=== WHAT THE TASK ASKS ===
Identify all lines in the data containing the string "Foto". Copy them out.

[Start of Attachment]

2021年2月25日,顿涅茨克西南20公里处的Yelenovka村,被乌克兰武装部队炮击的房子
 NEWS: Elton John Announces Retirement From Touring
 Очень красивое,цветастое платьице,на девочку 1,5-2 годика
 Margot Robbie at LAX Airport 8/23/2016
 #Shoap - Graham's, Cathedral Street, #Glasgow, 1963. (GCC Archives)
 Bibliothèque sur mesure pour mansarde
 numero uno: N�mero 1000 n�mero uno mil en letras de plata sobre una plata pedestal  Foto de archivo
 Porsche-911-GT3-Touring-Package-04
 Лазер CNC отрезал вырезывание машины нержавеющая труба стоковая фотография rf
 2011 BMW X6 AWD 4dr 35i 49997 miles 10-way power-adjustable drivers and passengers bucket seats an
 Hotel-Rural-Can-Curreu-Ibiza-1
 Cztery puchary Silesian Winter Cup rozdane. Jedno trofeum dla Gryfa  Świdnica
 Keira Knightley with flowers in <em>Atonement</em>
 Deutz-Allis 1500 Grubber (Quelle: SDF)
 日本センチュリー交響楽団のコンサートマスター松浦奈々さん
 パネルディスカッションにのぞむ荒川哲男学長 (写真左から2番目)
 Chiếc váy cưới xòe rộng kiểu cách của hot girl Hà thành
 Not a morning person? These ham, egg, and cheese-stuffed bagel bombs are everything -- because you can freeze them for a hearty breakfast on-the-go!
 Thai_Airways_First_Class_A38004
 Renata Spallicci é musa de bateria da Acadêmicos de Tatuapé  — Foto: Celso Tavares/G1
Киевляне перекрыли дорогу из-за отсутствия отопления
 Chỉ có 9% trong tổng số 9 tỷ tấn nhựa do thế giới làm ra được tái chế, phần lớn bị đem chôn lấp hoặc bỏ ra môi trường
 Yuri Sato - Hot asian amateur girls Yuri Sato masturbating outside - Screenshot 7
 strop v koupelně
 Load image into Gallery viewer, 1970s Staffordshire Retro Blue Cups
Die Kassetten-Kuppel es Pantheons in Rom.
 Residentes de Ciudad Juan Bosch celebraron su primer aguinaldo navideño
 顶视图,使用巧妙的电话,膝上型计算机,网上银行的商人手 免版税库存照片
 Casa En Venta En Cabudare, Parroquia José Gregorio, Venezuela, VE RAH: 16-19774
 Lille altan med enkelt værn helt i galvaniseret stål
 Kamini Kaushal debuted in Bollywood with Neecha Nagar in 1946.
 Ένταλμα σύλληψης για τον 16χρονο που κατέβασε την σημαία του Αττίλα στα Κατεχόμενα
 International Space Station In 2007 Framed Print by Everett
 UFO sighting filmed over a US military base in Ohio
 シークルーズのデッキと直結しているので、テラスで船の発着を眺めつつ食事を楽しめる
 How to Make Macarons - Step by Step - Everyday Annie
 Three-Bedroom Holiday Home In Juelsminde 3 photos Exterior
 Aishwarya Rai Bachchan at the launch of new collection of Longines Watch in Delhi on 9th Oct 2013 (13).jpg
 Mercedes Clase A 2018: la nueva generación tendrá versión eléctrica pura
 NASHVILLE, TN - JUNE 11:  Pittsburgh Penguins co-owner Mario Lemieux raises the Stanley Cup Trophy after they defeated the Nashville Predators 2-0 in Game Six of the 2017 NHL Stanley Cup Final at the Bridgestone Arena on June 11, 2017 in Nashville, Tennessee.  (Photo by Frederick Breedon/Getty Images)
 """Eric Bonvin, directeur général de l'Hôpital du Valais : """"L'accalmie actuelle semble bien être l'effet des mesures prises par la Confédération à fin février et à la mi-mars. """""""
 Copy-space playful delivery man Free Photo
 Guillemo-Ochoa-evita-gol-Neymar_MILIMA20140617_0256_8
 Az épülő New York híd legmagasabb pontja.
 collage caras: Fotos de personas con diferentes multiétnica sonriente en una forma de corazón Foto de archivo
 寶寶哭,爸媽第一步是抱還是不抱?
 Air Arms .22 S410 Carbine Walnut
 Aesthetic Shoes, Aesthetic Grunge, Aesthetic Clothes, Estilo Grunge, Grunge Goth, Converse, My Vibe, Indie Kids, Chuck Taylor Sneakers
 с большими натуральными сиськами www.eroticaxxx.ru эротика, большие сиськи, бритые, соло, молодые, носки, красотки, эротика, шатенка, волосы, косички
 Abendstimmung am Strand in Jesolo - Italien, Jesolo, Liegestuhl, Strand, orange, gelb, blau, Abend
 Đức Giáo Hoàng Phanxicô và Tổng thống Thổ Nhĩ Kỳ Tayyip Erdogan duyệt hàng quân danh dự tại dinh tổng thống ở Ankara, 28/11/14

[End of Attachment]

=== ANSWER BELOW ===
 numero uno: N�mero 1000 n�mero uno mil en letras de plata sobre una plata pedestal  Foto de archivo
 Renata Spallicci é musa de bateria da Acadêmicos de Tatuapé  — Foto: Celso Tavares/G1
 collage caras: Fotos de personas con diferentes multiétnica sonriente en una forma de corazón Foto de archivo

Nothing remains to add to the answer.